Martha Ndung’u, PharmD, assistant clinical professor of pharmacy practice, is passionate about promoting health literacy in minority communities. Originally from Kenya, she has traveled to 12 countries and 29 states. Her travels have shaped her as a health care professional and led her focus on global health.
“In my research, I try to analyze needs assessments to efficiently use and implement programs and resources to enhance the patient experience and increase health literacy in historically under-served populations,” said Dr. Ndung’u.
She has reflected on her experience as a pharmacy student immersed in the Namibian health care system, researched the self-care approach of diabetic patients in Honduras and studied health care perceptions among sub-Saharan African immigrants in the United States.
“In my research, I try to analyze needs assessments to efficiently use and implement programs and resources to enhance the patient experience and increase health literacy in historically under-served populations.”
She earned her doctor of pharmacy with an emphasis on global health from the University of Pittsburgh. She completed a PGY-1 primary care residency at Touro University in partnership with LifeLong Medical Care, a Federally Qualified Health Center in Oakland.
The opportunity to teach in a clinical setting led her to Pacific.

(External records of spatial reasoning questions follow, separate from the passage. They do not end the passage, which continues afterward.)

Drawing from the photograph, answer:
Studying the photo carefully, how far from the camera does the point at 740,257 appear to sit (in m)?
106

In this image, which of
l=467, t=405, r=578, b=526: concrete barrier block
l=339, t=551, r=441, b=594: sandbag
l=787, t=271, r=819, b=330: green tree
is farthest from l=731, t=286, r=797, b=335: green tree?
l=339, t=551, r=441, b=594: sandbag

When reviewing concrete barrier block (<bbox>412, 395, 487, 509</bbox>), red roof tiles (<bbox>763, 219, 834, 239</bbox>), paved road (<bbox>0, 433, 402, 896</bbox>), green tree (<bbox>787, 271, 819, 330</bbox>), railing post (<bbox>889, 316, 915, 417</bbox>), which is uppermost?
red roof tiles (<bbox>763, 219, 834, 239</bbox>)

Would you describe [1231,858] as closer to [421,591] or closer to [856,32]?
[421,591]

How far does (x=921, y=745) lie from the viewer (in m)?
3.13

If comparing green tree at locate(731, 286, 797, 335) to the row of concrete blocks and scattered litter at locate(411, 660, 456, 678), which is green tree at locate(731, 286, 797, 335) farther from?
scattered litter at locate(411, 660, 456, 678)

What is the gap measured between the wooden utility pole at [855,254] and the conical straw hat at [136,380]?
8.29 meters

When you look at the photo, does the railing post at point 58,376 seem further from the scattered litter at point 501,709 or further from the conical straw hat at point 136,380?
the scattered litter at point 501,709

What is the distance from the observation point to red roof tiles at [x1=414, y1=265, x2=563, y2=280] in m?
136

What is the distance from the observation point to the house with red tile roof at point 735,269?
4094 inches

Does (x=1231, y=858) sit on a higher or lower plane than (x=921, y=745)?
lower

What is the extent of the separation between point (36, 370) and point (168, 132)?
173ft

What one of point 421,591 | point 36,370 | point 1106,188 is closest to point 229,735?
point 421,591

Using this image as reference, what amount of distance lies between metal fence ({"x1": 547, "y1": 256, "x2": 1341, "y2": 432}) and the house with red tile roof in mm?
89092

What she loves about Pacific is the supportive, family-like environment. “I’m excited to work with students engaged in an accelerated program, which is a huge commitment on their part,” she said.
One of the first things one notices about Dr. Ndung’u is her sense of humor. She admits that activities requiring good hand-eye coordination are not her strong suit. Growing up she was an avid reader and she still enjoys spending time absorbed in a good book. She is also a runner and a foodie. Dr. Ndung’u has a passion for serving her community and has volunteered at the Alameda Community Food Bank.